Back at that Walmart all those years ago, Dawn says she and her husband fell in love with the picture of a 4-year-old girl, then learned she had three brothers. The siblings had been in the foster care system for three years and multiple homes when the Curtises adopted all four of the children.
“Life was so wonderful and good,” Dawn said. “We had a few trials and problems along the way, but we handled them as a family. Going from two children to six over night was quite a challenge but also a big blessing ... I remember the community of Elkins threw us this big shower. We got food, clothing and supplies for the house to help meet the needs of our kids.”
Dawn says she remembers the first Christmas they had with their adopted children.
“My two biological sons stopped opening their presents after one of my adopted sons made the comment, “We get to keep these? They are ours?” I just sat back and cried as I watched,” she said.
After their first adoption experience, Dawn decided to follow her passion to work with children in foster care and obtained her master’s degree in social work. She went on to work for the Arkansas Department of Human Services and served in a variety of roles during her career, including as an adoption specialist. During these years, the family was approached to consider adopting others in foster care and eventually added six additional children to their home.
The Curtises adopted their seventh child after looking through books on kids waiting for adoption.
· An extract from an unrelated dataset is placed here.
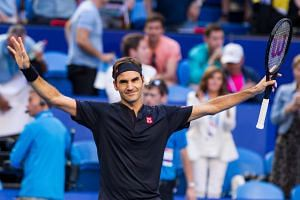 Federer aknowledges the crowd after defeating Alexander Zverev of Germany.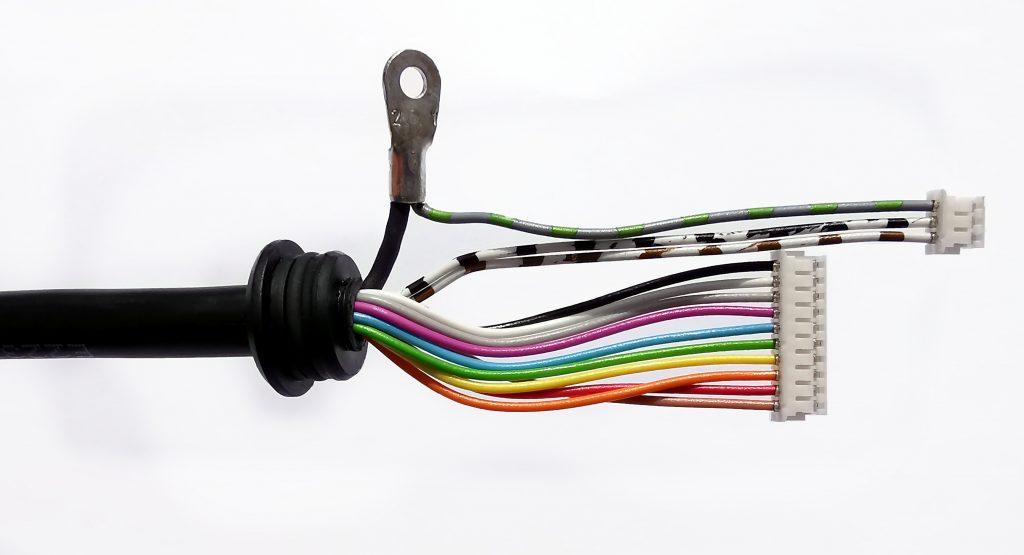 Kabelkonfektion mit Umspritzung und JST Steckverbinder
Dawn noticed that a lot of these children were either African-American or biracial. At the time — Dawn can’t recall what year that was — white families couldn’t adopt across racial lines. One day, they got a call that informed them that the rule had changed. They got information about a 9-year-old boy that needed a home, and they quickly took the opportunity.
“We drove several hours one Saturday and picked up John and spent the day with him. He won our hearts over. So, we decided yes, we wanted to adopt him,” Dawn said. “A few years later, the family got another call about two girls that need a home. “The girls had some issues. They had been kicked out of two daycares due to their behavior. They were 3 and 4 years of age.”
November of that year, the two girls were added to the Curtis’ growing family. The following July their younger brother was added as well.
“The older ones helped with the younger ones. We all worked together,” Dawn said. “The behaviors of the last were difficult at times to say the least. But again, we all worked together as a family.”
Several years later she was approached by another adoption specialist through the Department of Human Services that there was a sibling group of three that needed a family. They were ages 9, 11 and 13. Dawn, Danny and the family discussed it. Some of the kids were in college at that point and out of the house. Dawn, Dan and the growing family decided to give it a shot, again.
Danny worked for many years as a police officer and a bus driver while caring for his growing family. Danny and Dawn also visited Washington, D.C., on several occasions to advocate for adoption and children in foster care. The 12 Curtis children span 20 years of age and are all adults now, but the example and dedication of their parents continues to move everyone around them.
“Nothing about raising 12 kids from all walks of life has been easy,” Dawn said. “We went through some really rough times but what I want everyone to know is that we so depended on God through everything. That being said, I would not trade any of the trials, heartache and blessings. Everything we went through we went through as a family.”
Danny Curtis died in August 2017 after his battle with cancer.